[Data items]

------------------------------------------------------------

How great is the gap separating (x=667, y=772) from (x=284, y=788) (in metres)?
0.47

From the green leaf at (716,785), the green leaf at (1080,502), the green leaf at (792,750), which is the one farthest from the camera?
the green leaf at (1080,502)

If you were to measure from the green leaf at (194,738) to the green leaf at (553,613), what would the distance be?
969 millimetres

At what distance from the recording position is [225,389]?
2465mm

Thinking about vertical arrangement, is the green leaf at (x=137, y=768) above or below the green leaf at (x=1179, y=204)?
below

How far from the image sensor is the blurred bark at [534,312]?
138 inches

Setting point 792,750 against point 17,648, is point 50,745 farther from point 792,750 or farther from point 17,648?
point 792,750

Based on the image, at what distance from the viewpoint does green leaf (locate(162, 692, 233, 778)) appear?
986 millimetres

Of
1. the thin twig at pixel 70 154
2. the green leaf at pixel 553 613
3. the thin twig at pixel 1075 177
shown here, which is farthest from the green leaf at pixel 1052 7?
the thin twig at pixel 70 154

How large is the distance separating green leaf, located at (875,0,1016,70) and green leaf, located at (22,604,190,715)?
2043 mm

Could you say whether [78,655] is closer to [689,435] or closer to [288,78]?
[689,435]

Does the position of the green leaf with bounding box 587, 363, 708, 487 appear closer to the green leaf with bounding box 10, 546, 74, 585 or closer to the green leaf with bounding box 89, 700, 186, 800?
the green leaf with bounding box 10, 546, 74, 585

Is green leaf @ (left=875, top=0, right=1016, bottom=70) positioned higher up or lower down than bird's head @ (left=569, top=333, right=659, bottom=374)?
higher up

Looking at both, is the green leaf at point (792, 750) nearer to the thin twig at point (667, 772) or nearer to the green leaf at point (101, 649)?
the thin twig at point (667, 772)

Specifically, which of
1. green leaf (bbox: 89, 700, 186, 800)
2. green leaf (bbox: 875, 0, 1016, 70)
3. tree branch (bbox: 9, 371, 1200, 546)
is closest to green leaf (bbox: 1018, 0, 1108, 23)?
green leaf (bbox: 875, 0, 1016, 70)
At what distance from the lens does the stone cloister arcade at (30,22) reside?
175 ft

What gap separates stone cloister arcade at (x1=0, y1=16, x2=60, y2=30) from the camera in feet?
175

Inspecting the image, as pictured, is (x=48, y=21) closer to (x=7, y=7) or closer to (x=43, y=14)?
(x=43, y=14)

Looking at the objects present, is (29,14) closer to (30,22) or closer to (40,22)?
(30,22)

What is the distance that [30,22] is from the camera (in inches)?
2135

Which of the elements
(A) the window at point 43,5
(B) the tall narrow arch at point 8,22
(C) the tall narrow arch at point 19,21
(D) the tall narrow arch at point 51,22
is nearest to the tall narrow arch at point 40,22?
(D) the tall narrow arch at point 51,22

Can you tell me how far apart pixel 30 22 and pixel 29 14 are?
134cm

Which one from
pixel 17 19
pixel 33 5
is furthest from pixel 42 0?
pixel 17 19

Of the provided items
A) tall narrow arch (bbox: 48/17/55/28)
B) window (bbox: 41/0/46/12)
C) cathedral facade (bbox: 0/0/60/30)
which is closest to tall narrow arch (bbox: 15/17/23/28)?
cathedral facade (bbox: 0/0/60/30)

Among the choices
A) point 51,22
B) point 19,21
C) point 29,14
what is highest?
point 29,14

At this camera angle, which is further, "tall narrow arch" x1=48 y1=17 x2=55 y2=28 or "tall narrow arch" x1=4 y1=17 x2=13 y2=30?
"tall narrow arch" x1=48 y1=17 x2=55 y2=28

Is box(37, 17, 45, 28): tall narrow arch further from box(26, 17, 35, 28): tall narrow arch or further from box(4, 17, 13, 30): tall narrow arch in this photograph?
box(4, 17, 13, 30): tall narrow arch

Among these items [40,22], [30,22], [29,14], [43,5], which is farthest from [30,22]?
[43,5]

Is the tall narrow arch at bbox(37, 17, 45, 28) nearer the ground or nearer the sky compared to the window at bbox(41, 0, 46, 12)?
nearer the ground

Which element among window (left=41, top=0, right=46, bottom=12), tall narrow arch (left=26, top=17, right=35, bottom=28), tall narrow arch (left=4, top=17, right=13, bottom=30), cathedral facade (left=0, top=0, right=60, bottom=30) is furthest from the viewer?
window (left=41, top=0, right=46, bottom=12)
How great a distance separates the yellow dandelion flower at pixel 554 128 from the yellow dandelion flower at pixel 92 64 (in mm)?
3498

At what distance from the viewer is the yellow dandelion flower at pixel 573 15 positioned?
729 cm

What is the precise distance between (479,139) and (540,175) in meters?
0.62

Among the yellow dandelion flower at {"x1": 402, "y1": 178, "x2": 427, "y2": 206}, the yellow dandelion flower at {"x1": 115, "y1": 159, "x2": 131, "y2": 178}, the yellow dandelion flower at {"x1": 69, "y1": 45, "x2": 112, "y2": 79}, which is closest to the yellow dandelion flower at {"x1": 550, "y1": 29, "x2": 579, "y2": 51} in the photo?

------------------------------------------------------------

*PROBLEM*.
Rewrite the lines from the line with "How far from" to the line with "986 millimetres", keeping the wording of each entry unchanged. Increase every number in the answers (the distances and point coordinates) by 146.

*THE COMPLETED TASK*.
How far from the image sensor is the blurred bark at [534,312]?
284 inches

Setting point 792,750 against point 17,648, is point 50,745 farther from point 792,750 or farther from point 17,648?
point 938,896

Based on the image, at what distance from the viewpoint does green leaf (locate(162, 692, 233, 778)) appear?
1132 millimetres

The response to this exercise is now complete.